Skip to main content

Best way to respond to Trayvon Martin verdict? Vote

By Cornell Belcher, CNN Contributor
updated 11:25 AM EDT, Wed July 17, 2013
STORY HIGHLIGHTS
  • Cornell Belcher: What would civil rights pioneers have done about verdict?
  • He says protests are fine but a smart strategy would focus on organizing
  • Belcher says voters should rally around Trayvon case, hold politicians accountable
  • He says voters must push politicians to favor gun control, anti-profiling legislation

Editor's note: Cornell Belcher, a CNN contributor, was the Democratic National Committee's pollster under Chairman Howard Dean in 2005 and worked on the 2008 and 2012 Obama campaigns. Follow him on Twitter: @cornellbelcher

(CNN) -- I was in Florida this week, not for the vigils and protest at the Sanford courthouse, but as a guest of an organization that changed this country's political, cultural and moral trajectory through its protest and more importantly through its organizing before I was even born.

As I sat on a panel on civic engagement at the NAACP convention in Orlando, looking out at the crowd of still passionate, but aging warriors of grassroots organizing who fought injustice, I couldn't help but think in the face of this tragedy fanning a deep hunger for action -- what would Fannie Lou Hamer do? What would Baynard Rustin do? What would Cesar Chavez do?

What would some of the organizing pioneers of the movements that changed our country do in the face of such injustice and subsequent unrest growing out of this irreconcilable moral incongruity?

Cornell Belcher
Cornell Belcher

The acquittal of George Zimmerman is triggering a truly grassroots hunger for action to help heal the hurt the community feels. There needs to be a modicum of moral satisfaction to help heal the divide. And yes moral, because while pundits can argue all day about the legal correctness of the verdict, one has to submit that letting an armed grown man off scot-free after he stalked and killed a teenager who was doing nothing more than walking home with candy does not sit well in the court of moral opinion.

There being no consequence for killing an unarmed child who wasn't bothering anyone has to be in conflict with our nation's moral compass or we have to admit that our moral compass is at best broken and at worst a convenient lie. This moral distress needs a positive outlet.

So what is the community to do now? (I initially wrote "What is the progressive community to do now?" But I quickly checked myself because, frankly, the so-called mainstream progressive political organizations that always, always have something to say around gender issues or immigration or marriage equality issues have been deafeningly silent up to this point on the issue of the Zimmerman verdict.)

The community (and define community as a coalition of the willing, not simply by race) now must take a page from the NAACP organizer's handbook and give this dissatisfaction an avenue toward a positive reaffirming conclusion in the absence of justice from the courts.

And frankly, I don't think there is a court solution now that will make Zimmerman do time for the murder. My fear is that the current round of protest and vigils will go the way of Occupy Wall Street which in the end, I'm sorry, was a lot of sound and fury signifying nothing in a political, economic or even a cultural sense.

DATA TO USE:

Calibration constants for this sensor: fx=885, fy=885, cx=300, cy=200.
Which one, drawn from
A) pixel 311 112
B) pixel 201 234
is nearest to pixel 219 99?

REQUIREMENTS:
a: According to the opinion piece on the Trayvon Martin verdict, in which city was the NAACP convention where Belcher sat on a panel?
b: Pull out the listing that follows the opinion piece and reproduce all of its lines without changing anything.

RESULTS OF THE TASKS:
a: Orlando

b:
Calibration constants for this sensor: fx=885, fy=885, cx=300, cy=200.
Which one, drawn from
A) pixel 311 112
B) pixel 201 234
is nearest to pixel 219 99?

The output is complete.